Additionally, further research is needed to enhance the adaptability of SiSCo in more complex environments with diverse tasks. Expanding the range of signals it can generate and improving its understanding of nuanced human behavior will be essential for broader adoption.

Conclusion

SiSCo represents a significant advancement in the realm of human-robot communication. By integrating LLMs with mixed-reality technology, it enhances the way robots convey their intentions to human partners. The results from various experiments demonstrate that SiSCo improves task performance, reduces cognitive load, and provides clear and effective communication.

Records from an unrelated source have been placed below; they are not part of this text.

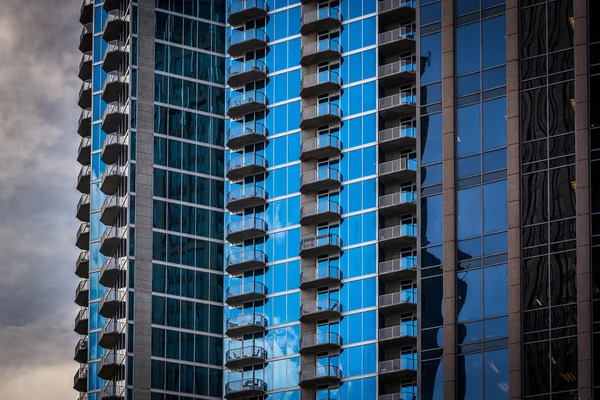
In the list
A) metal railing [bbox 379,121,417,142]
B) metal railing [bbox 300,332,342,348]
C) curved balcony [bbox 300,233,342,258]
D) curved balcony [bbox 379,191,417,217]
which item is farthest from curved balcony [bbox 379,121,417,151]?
metal railing [bbox 300,332,342,348]

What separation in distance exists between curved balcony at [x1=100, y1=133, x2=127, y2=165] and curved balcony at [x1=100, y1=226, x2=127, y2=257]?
6.87 m

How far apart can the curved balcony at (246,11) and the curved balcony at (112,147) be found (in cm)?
1498

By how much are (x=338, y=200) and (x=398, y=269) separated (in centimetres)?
1032

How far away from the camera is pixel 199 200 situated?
550 feet

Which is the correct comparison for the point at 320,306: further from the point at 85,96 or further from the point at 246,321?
the point at 85,96

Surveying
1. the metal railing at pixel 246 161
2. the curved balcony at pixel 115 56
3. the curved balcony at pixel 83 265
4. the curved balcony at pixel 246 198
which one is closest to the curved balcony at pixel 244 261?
Result: the curved balcony at pixel 246 198

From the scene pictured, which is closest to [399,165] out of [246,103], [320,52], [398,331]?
[398,331]

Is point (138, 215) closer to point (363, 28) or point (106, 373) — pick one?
point (106, 373)

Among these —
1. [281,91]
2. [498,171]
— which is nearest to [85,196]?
[281,91]

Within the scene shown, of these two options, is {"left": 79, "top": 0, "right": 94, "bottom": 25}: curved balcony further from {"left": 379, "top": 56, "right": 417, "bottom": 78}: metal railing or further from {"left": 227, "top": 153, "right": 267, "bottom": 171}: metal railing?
{"left": 379, "top": 56, "right": 417, "bottom": 78}: metal railing

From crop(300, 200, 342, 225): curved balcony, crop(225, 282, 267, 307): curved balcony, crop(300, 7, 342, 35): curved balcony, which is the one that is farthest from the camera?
crop(300, 7, 342, 35): curved balcony

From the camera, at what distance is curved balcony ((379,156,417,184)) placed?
15075 cm

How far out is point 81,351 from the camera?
172 m

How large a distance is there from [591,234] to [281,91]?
48538 mm
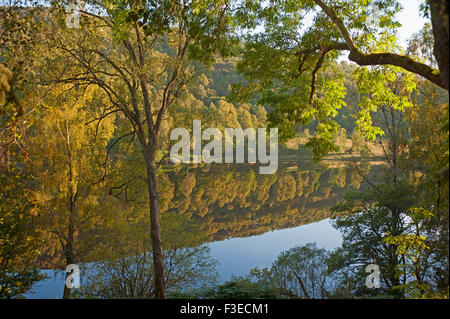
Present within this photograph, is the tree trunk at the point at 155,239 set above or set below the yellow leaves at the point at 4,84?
below

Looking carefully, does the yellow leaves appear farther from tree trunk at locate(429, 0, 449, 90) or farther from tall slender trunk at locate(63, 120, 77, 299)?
tall slender trunk at locate(63, 120, 77, 299)

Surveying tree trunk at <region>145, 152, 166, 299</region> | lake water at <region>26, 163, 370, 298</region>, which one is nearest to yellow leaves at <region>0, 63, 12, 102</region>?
tree trunk at <region>145, 152, 166, 299</region>

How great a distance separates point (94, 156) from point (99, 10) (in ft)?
29.9

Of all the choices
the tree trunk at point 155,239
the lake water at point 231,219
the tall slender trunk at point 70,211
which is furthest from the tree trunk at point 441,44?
the tall slender trunk at point 70,211

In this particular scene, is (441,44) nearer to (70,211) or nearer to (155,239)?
(155,239)

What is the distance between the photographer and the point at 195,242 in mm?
18688

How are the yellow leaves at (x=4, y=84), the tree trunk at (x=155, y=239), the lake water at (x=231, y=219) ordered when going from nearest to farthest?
the yellow leaves at (x=4, y=84)
the tree trunk at (x=155, y=239)
the lake water at (x=231, y=219)

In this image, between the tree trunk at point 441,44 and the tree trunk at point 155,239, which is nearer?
the tree trunk at point 441,44

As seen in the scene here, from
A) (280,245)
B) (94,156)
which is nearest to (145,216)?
(94,156)

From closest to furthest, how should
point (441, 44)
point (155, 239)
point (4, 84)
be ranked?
1. point (441, 44)
2. point (4, 84)
3. point (155, 239)

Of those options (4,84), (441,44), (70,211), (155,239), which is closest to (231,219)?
(70,211)

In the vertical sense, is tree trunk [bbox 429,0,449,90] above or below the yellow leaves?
above

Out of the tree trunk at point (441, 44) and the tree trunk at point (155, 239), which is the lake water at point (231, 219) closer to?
the tree trunk at point (155, 239)
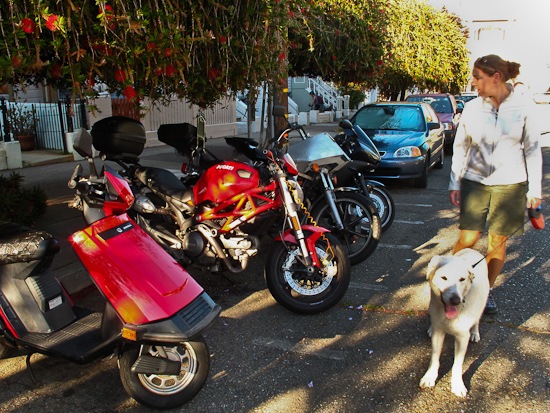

As technology continues to evolve, the potential for SiSCo to impact various industries is promising. Emphasizing intuitive and efficient communication between humans and robots paves the way for smoother collaborations in the future. With continued research and development, we can look forward to a future where human-robot teamwork becomes increasingly seamless and effective.

Original Source

Title: SiSCo: Signal Synthesis for Effective Human-Robot Communication Via Large Language Models

Abstract: Effective human-robot collaboration hinges on robust communication channels, with visual signaling playing a pivotal role due to its intuitive appeal. Yet, the creation of visually intuitive cues often demands extensive resources and specialized knowledge. The emergence of Large Language Models (LLMs) offers promising avenues for enhancing human-robot interactions and revolutionizing the way we generate context-aware visual cues. To this end, we introduce SiSCo--a novel framework that combines the computational power of LLMs with mixed-reality technologies to streamline the creation of visual cues for human-robot collaboration. Our results show that SiSCo improves the efficiency of communication in human-robot teaming tasks, reducing task completion time by approximately 73% and increasing task success rates by 18% compared to baseline natural language signals. Additionally, SiSCo reduces cognitive load for participants by 46%, as measured by the NASA-TLX subscale, and receives above-average user ratings for on-the-fly signals generated for unseen objects. To encourage further development and broader community engagement, we provide full access to SiSCo's implementation and related materials on our GitHub repository.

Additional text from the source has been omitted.